“Jeżeli będę miał zły dzień, ktoś dziś umrze” to wspomnienia szwedzkiego lekarza, Christiana Unge. Christian dzieli się swoją historią, między innymi po to, aby zwrócić uwagę na problemy w funkcjonowaniu szpitali. To ważna pozycja dla świata medycyny, ale także dla nas wszystkich. Ci specjaliści rezygnują z beztroskiego życia, aby pomóc swoim pacjentom. Unge przybliża pracę lekarzy i problemy, z którymi muszą się mierzyć. Co trzeba poprawić w funkcjonowaniu placówek medycznych? Jest tego wiele, zarówno w krajach trzeciego świata, jak też rozwiniętych państwach zachodu. Być może dzięki tej publikacji, młodzi lekarze w przyszłości unikną traumatycznych przeżyć?
Sylwetka autora – Christian Unge, starszy internista
Christian Unge jest obecnie starszym internistą, w szpitalu Karolinska University Hospital, w Sztokholmie. Jego praca doktorska, dotyczyła tematyki wirusa HIV, rozprzestrzeniającego się w rejonie Kenii. Obecnie prowadzi podcasty i bloga na temat świata medycyny. „Jeżeli będę miał zły dzień, ktoś dziś umrze” to rodzaj pamiętnika tego lekarza. Jednak nie chodzi tylko o podzielenie się przemyśleniami. Takie publikacje, mogą wywrzeć pozytywny wpływ na organizację pracy specjalistów oraz stopień wyposażenia placówek. Unge jest jednym z lekarzy, który pragnie dać z siebie wszystko i ocalić świat przed złem. Walka z wirusem HIV jest w Afryce zdecydowanie nierówna. Mało kto ma w sobie tyle dobrych chęci, aby rzeczywiście wsiąść w samolot i pomóc na miejscu. Christian Unge tego dokonał, choć nie była to łatwa droga. Dziś dzieli się z nami trudnymi wspomnieniami – błędy lekarza mogą doprowadzić do śmierci człowieka. W każdym zawodzie, pracownikowi zdarzy się popełnić błąd. Nie zawsze jednak konsekwencje są tak straszne i wyniszczające dla obu stron. Christian, to także autor powieści „Pass Through the Water, Walk Through the Fire”, w której przybliża pracę lekarki ratunkowej Tekli Berg.

» ZADANIA DO WYKONANIA
a) W jakim szpitalu pracuje obecnie Christian Unge według fragmentu o jego książce?
b) Napisz dalszą część fragmentu o książce Christiana Unge, zaczynając po jego ostatnim zdaniu.
Wiersze nie mają żadnego związku z fragmentem o książce Christiana Unge.

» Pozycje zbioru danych
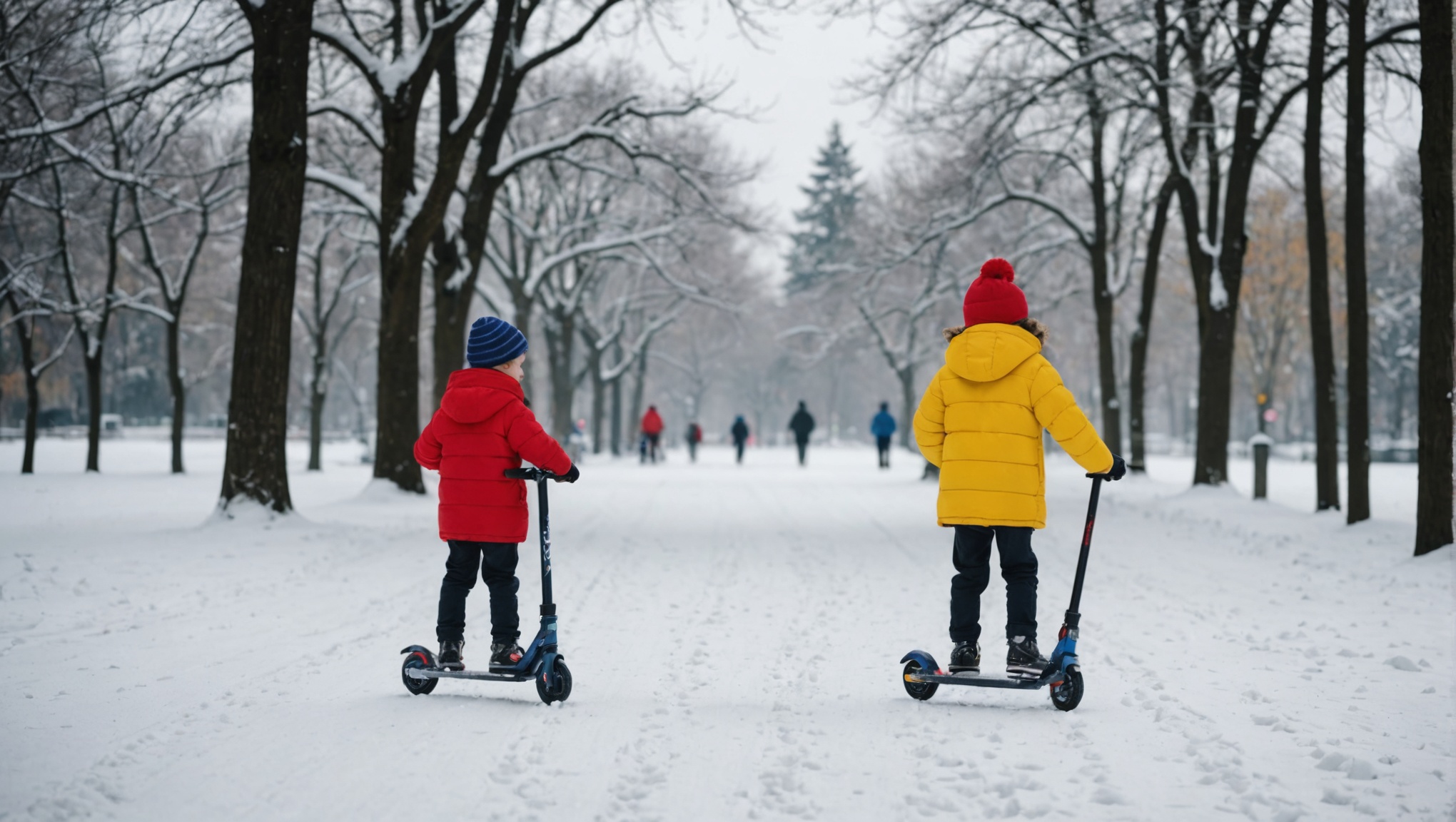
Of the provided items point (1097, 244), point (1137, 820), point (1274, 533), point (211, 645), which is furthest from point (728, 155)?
point (1137, 820)

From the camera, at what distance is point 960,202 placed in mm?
25312

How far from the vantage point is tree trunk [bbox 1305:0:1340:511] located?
531 inches

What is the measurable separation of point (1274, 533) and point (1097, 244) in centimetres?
1120

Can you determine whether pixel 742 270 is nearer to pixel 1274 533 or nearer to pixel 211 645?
pixel 1274 533

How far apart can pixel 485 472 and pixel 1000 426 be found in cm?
234

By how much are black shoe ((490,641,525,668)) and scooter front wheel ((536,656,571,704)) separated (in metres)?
0.19

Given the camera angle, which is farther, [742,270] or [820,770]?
[742,270]

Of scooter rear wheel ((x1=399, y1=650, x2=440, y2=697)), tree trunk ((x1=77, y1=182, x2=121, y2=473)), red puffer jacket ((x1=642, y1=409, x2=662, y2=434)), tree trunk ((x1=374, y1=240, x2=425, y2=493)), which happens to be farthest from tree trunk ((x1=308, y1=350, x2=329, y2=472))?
scooter rear wheel ((x1=399, y1=650, x2=440, y2=697))

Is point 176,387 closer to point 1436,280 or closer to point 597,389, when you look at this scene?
point 597,389

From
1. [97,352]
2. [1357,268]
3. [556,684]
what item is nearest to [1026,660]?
[556,684]

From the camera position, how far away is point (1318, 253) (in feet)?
44.5

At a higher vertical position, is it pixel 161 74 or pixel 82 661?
pixel 161 74

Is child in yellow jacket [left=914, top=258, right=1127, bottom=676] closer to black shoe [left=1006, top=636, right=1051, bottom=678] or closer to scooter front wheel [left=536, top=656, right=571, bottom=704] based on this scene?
black shoe [left=1006, top=636, right=1051, bottom=678]

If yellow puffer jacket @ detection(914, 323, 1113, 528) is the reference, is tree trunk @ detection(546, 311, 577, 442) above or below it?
above
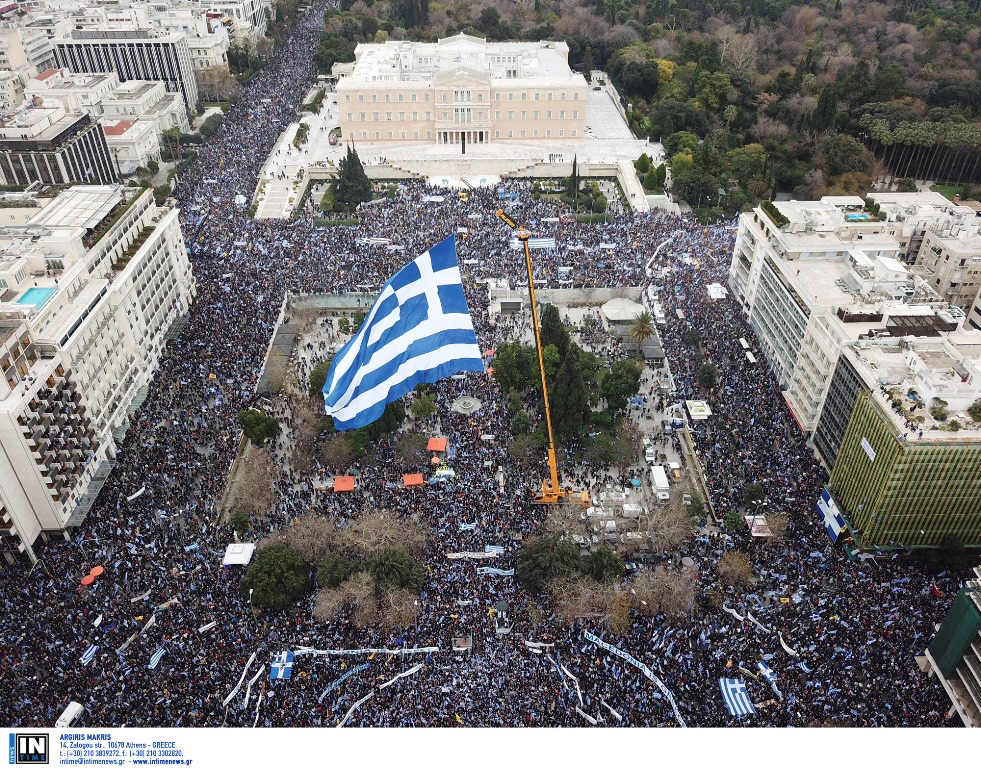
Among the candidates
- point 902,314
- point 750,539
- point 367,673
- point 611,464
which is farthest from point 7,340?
point 902,314

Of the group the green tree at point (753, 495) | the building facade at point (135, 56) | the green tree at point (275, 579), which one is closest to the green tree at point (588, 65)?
the building facade at point (135, 56)

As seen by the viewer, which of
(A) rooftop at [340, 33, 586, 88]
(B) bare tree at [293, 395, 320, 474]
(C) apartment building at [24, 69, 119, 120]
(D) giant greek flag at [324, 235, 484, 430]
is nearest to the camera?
(D) giant greek flag at [324, 235, 484, 430]

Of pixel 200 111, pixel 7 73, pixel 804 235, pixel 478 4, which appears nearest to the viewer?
pixel 804 235

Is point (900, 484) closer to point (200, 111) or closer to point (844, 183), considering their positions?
point (844, 183)

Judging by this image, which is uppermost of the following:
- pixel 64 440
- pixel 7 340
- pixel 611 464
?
pixel 7 340

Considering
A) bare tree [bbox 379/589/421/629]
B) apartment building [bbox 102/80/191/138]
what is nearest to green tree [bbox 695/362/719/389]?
bare tree [bbox 379/589/421/629]

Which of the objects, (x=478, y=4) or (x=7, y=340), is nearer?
(x=7, y=340)

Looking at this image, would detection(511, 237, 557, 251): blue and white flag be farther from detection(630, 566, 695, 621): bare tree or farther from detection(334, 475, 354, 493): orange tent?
detection(630, 566, 695, 621): bare tree
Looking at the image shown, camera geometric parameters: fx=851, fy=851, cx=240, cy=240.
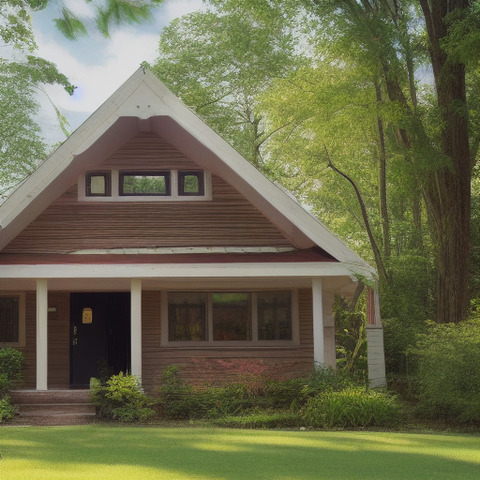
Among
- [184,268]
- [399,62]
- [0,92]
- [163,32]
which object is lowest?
[184,268]

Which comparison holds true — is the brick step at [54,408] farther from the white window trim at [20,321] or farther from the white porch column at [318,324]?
the white porch column at [318,324]

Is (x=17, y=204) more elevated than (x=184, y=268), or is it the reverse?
(x=17, y=204)

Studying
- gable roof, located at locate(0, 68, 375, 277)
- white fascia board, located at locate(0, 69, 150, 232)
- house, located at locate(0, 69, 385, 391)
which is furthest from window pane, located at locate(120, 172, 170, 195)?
white fascia board, located at locate(0, 69, 150, 232)

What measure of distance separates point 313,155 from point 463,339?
77.8 feet

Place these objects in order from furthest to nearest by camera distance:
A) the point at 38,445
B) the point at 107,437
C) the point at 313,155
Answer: the point at 313,155
the point at 107,437
the point at 38,445

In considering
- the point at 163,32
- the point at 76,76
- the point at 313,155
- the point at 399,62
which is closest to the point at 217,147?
the point at 76,76

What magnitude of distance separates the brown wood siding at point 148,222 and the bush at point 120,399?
3264 mm

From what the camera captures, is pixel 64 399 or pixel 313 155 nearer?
pixel 64 399

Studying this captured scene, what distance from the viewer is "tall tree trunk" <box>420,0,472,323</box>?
66.9ft

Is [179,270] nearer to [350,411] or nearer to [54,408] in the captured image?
[54,408]

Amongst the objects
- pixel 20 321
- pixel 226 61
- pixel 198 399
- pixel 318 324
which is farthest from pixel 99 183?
pixel 226 61

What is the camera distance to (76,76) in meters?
20.7

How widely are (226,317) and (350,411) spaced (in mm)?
4751

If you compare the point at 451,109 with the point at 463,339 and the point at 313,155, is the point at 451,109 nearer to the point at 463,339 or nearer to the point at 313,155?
the point at 463,339
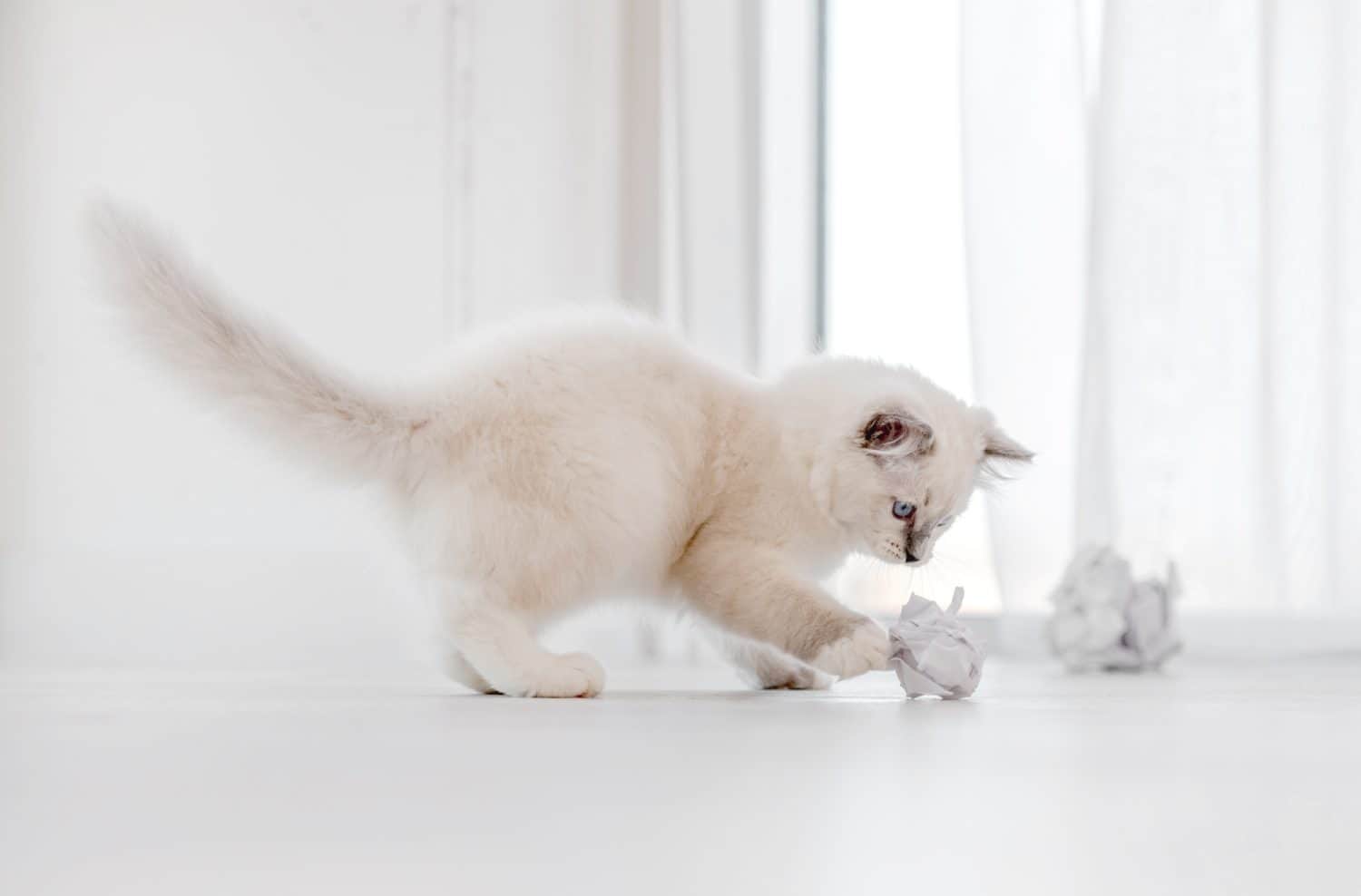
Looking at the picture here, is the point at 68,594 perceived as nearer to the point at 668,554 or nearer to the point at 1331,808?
the point at 668,554

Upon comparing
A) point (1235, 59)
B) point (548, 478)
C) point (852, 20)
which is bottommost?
point (548, 478)

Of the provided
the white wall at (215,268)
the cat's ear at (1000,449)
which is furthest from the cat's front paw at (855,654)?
the white wall at (215,268)

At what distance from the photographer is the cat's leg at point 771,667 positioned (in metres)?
1.62

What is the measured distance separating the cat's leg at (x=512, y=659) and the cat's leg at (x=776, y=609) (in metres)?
0.18

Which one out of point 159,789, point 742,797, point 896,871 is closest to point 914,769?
point 742,797

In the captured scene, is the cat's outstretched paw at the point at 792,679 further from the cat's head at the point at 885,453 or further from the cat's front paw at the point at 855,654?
the cat's front paw at the point at 855,654

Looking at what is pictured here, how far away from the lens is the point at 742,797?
2.17ft

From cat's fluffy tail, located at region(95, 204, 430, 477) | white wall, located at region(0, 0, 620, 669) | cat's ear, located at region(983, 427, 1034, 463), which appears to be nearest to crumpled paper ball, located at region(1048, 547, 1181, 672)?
cat's ear, located at region(983, 427, 1034, 463)

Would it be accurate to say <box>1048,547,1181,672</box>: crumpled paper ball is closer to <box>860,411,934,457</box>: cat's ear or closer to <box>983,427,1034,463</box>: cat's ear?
<box>983,427,1034,463</box>: cat's ear

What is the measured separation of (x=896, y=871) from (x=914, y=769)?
0.96ft

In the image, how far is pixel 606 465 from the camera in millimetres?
1386

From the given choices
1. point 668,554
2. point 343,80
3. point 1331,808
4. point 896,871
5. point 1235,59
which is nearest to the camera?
point 896,871

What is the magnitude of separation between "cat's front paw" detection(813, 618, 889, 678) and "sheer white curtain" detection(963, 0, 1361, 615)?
1214 mm

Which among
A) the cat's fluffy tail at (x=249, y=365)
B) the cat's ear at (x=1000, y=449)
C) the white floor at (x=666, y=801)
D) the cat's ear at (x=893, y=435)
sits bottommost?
the white floor at (x=666, y=801)
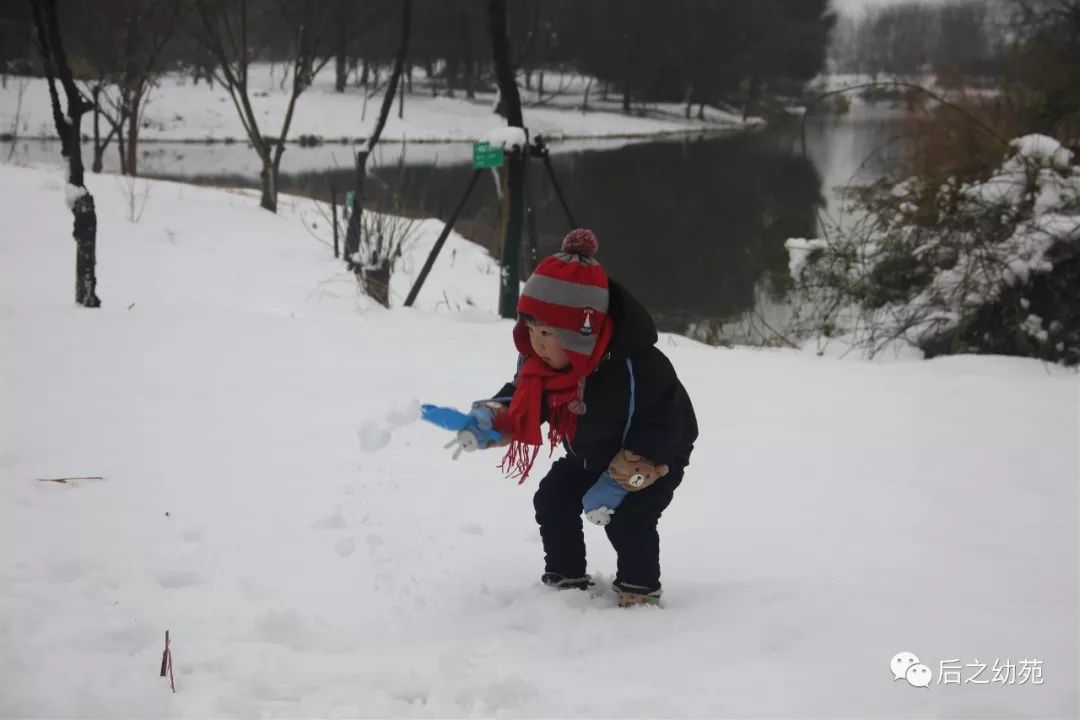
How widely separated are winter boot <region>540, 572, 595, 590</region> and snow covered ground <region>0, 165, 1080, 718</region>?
89mm

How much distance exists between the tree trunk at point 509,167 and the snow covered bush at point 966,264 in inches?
113

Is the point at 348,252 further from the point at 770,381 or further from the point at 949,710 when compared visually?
the point at 949,710

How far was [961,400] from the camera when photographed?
5.38m

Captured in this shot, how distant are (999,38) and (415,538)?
8629 millimetres

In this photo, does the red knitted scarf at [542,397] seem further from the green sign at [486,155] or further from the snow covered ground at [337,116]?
the snow covered ground at [337,116]

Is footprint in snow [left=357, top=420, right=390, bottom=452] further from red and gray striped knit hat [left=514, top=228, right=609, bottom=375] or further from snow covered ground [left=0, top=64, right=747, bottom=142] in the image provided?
snow covered ground [left=0, top=64, right=747, bottom=142]

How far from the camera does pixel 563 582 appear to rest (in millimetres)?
2910

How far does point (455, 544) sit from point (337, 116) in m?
39.4

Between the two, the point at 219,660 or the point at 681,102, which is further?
the point at 681,102

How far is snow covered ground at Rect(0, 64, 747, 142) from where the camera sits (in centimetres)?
3222

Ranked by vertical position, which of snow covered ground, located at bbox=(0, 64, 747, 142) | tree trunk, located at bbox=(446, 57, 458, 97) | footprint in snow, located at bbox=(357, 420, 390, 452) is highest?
tree trunk, located at bbox=(446, 57, 458, 97)

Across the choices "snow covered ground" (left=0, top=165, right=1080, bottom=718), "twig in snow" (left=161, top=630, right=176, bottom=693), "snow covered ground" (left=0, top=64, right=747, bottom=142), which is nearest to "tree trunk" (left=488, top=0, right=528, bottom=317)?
"snow covered ground" (left=0, top=165, right=1080, bottom=718)

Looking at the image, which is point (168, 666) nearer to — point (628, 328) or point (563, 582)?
point (563, 582)

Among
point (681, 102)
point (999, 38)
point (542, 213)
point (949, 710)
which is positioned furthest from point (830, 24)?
point (949, 710)
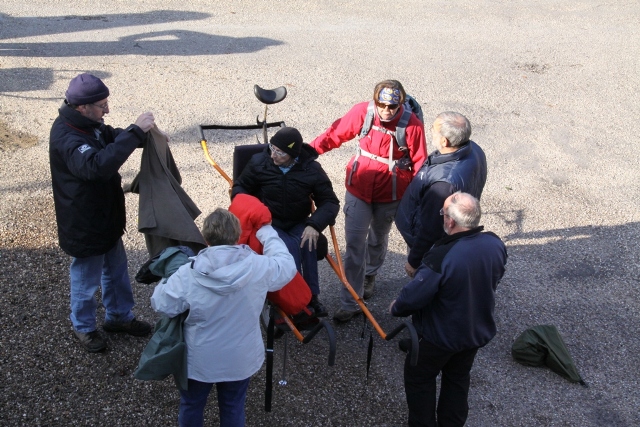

» ODPOWIEDZI DO ZADAŃ
a) W Karolinska University Hospital w Sztokholmie.

b)
Szczera opowieść – “Jeżeli będę miał zły dzień, ktoś dziś umrze”
Kiedy Christian dotarł do Kenii, pełen motywacji i siły, zawiódł się i przeraził. Niepełne wyposażenie, złe warunki, brak doświadczonej kadry. Był wtedy początkującym, bardzo młodym lekarzem. Ślad tej traumy nosi w sobie do dziś, co nie pozostaje bez znaczenia w sferze zawodowej i prywatnej. Wspomina także doświadczenia, związane z rejonem slumsów, tak bardzo obfitującym w przemoc i nędzę. Porusza także problemy szpitala uniwersyteckiego, w stolicy Szwecji. Stres, zmęczenie, utrudniona komunikacja, niedopracowany program szkoleń. Unge opowiada o swoich błędach otwarcie, bez upiększeń. To często dostrzegalna cecha nordyckiej twórczości. Choć książka opisuje zagadnienia bardzo trudne, ujmująca szczerość Christiana zasługuje na to, by ją docenić. Co więc trzeba poprawić w funkcjonowaniu szpitali? Jak czuje się lekarz i na czym polega jego dzień pracy? Dowiecie się z książki “Jeżeli będę miał zły dzień, ktoś dziś umrze”.